Step 1: Object Initialization

In this phase, the input or restart file is read, and the objects are initialized with their types and data as therein indicated.

As far as the program is concerned, the run is fully determined after this phase has completed.

Step 2: Topology Writing

In this phase, the topology files are written to disk, reflecting the values of the explored parameters at each grid point.

Step 3: Simulations and Extensions

In this phase, all necessary simulations, including extensions, are launched in sequence.

A given simulation is deemed as not necessary if the restart file indicates so, if it is flagged as complete for the run at hand, or if the program finds evidence in disk that the simulation has already completed.

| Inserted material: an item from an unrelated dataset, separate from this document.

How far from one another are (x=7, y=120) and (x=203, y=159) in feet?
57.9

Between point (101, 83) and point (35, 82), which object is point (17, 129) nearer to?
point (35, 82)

Step 4: Component-property Calculation

In this phase, the component properties are extracted from the simulations and statistically treated to yield estimates for their expected values and statistical errors.

Step 5: Surrogate-model Estimation

In this phase, the estimates for the expected values of the component properties, as well as the corresponding uncertainties, are computed for all grid points by applying the surrogate models to the estimates and statistical errors for the sampled grid points.

Step 6: Composite-property Calculation

In this phase, the estimates for the expected values of the composite properties, as well as the corresponding uncertainties, are computed based on the surrogate-model estimates for the component properties.

Step 7: Score Calculation

In this phase, the score function is calculated for all grid points.

Step 8: Extension Check

In this phase, it is checked whether the uncertainties in the estimates of the composite properties for the sampled grid points are all less than their pre-established tolerances. If that is not the case, new simulation lengths are attributed to the transgressing protocols, and the program flow returns to Step 3 with all the other simulations flagged as complete.

Step 9: Grid Shifting

In this phase, it is verified whether the parameter-search grid needs to be shifted, and, if that is the case, the shifting is carried out, and the program flow returns to Step 2.

If the grid does not need to be shifted, the program ends.

Note

While conceived as a tool for parameter optimization, gmak also serves as a tool for visualizing and quantifying the influence of the parameters on the desired properties, as well as a general driver tool for running simulations and calculating properties–what I mean by this is that the user can create a customized simulation and analysis environment–define its own property-calculation routines, simulation routines, etc., and easily recycle them via gmak to simply carry out simulations and analyzes, and not necessarily for parameter optimization (e.g., using a 1x1 grid to ignore parameter modifications; or using explicit grids to compare different models of the same system).